### YOUR GOAL
Look below for the line with "Gilera Stalker" and the line with "Nike Air Max 180 Summit White Concord". Copy exactly those two lines and every line between, but not the pictures.

### Data items
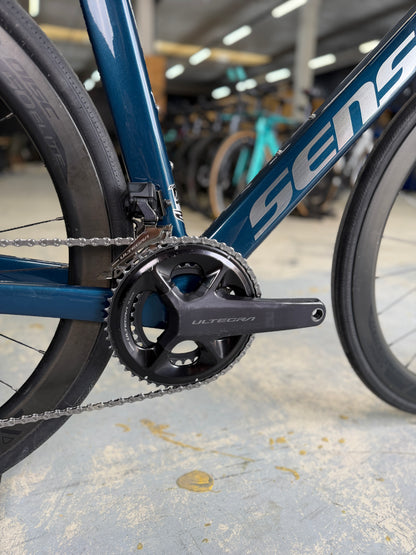 Sensa Giulia Evo Di2 Carbon Racefiets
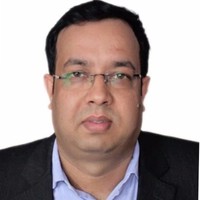 Sunit Jha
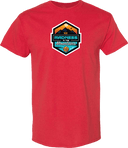 Short Sleeves - K2 Madness In The Mountains 2026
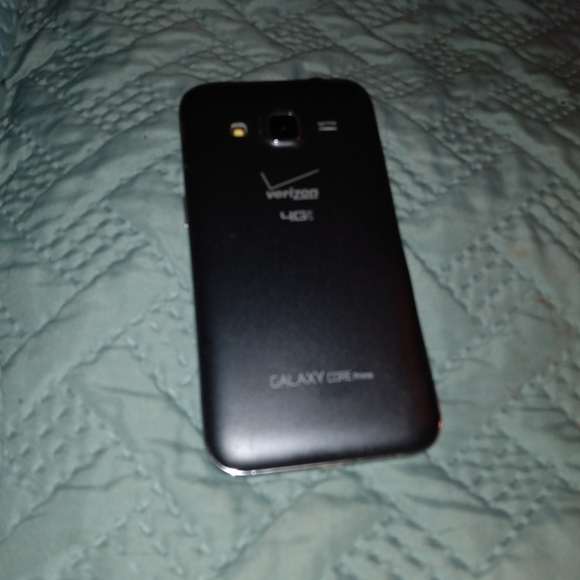 Samsung Galaxy core prime - Picture 1 of 2
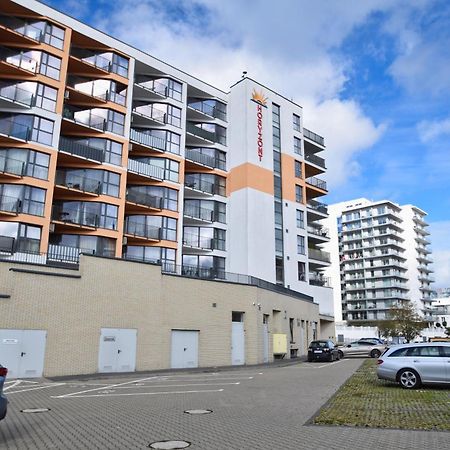 Apartament Horyzont 409 米兹多洛杰 外观 照片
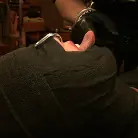 Lilla Katt in 'Service Day'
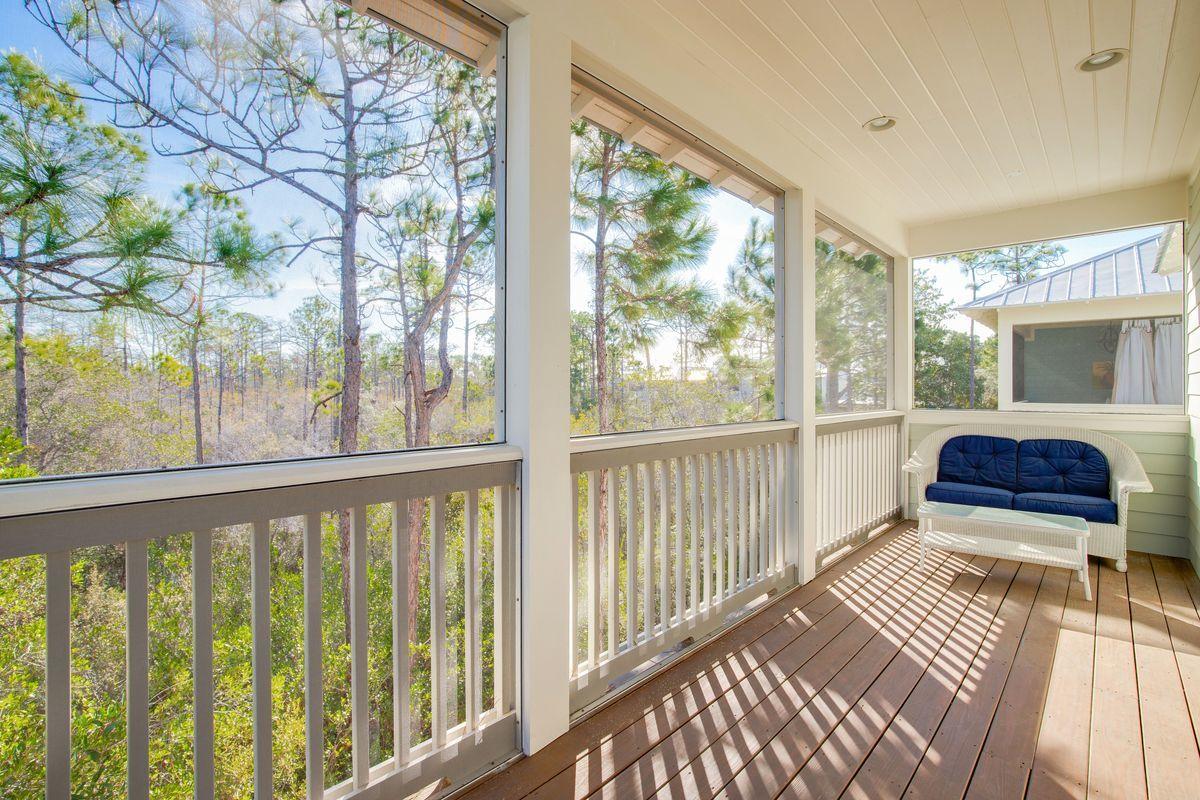 NATUREWALK AT SEAGROVE - Residential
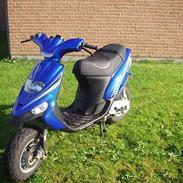 Gilera Stalker
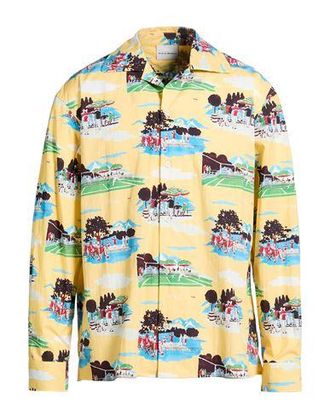 Dr&ocirc;le de Monsieur CAMISETAS Y TOPS - Camisas en YOOX.COM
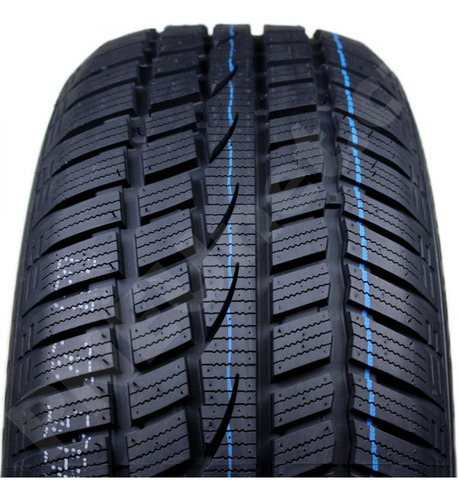 Kit 2 Neumaticos 235/60 R 18 Windforce Snowblazer Uhp Nieve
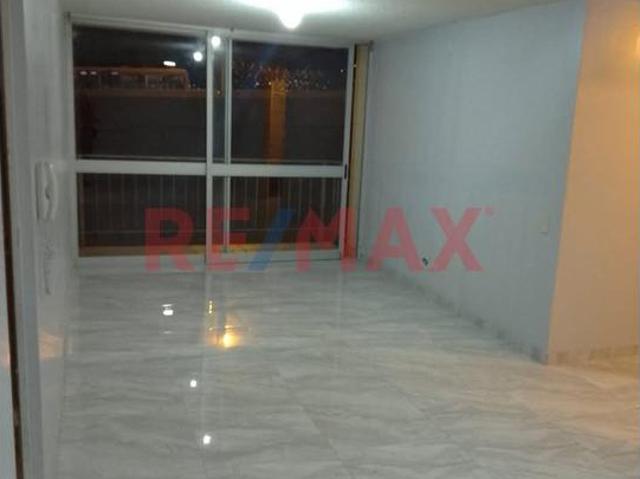 ✨ *¡Exclusivo Departamento En Venta En Condominio Nuevo Alcázar – Rímac!* ✨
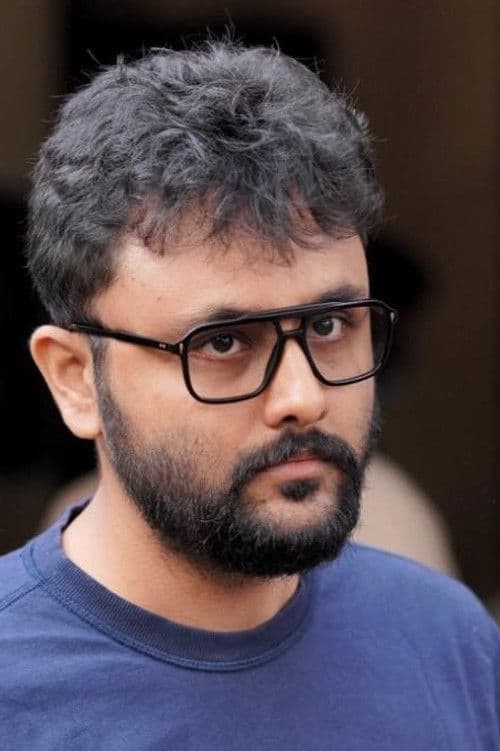 Abhinav Sunder Nayak profile photo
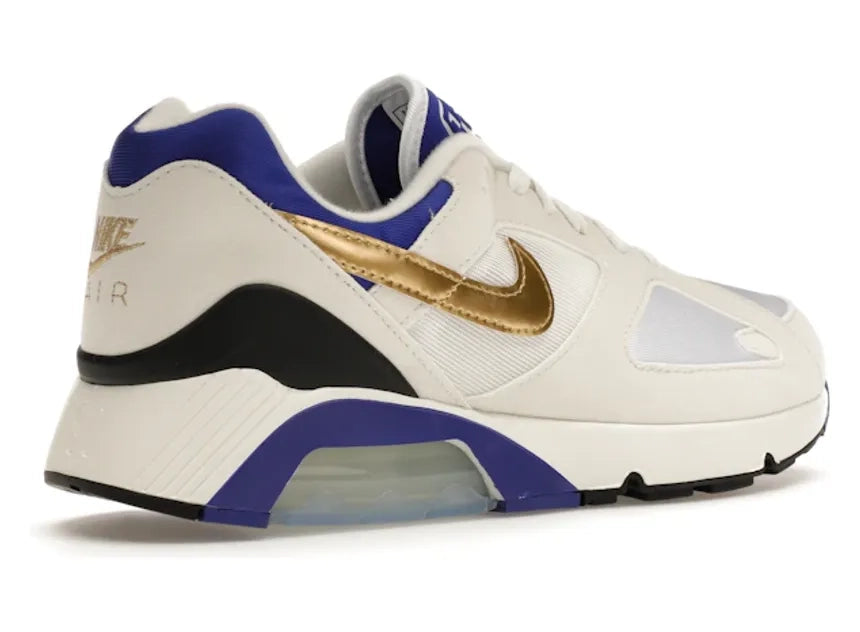 Nike Air Max 180 Summit White Concord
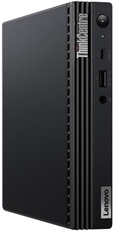 Lenovo ThinkCentre M70q Gen 3 - Mini PC, Intel Core i5-12400T, 8GB RAM, 512GB SSD, Windows 11 Pro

### YOUR RESPONSE
 Gilera Stalker
 Dr&ocirc;le de Monsieur CAMISETAS Y TOPS - Camisas en YOOX.COM
 Kit 2 Neumaticos 235/60 R 18 Windforce Snowblazer Uhp Nieve
 ✨ *¡Exclusivo Departamento En Venta En Condominio Nuevo Alcázar – Rímac!* ✨
 Abhinav Sunder Nayak profile photo
 Nike Air Max 180 Summit White Concord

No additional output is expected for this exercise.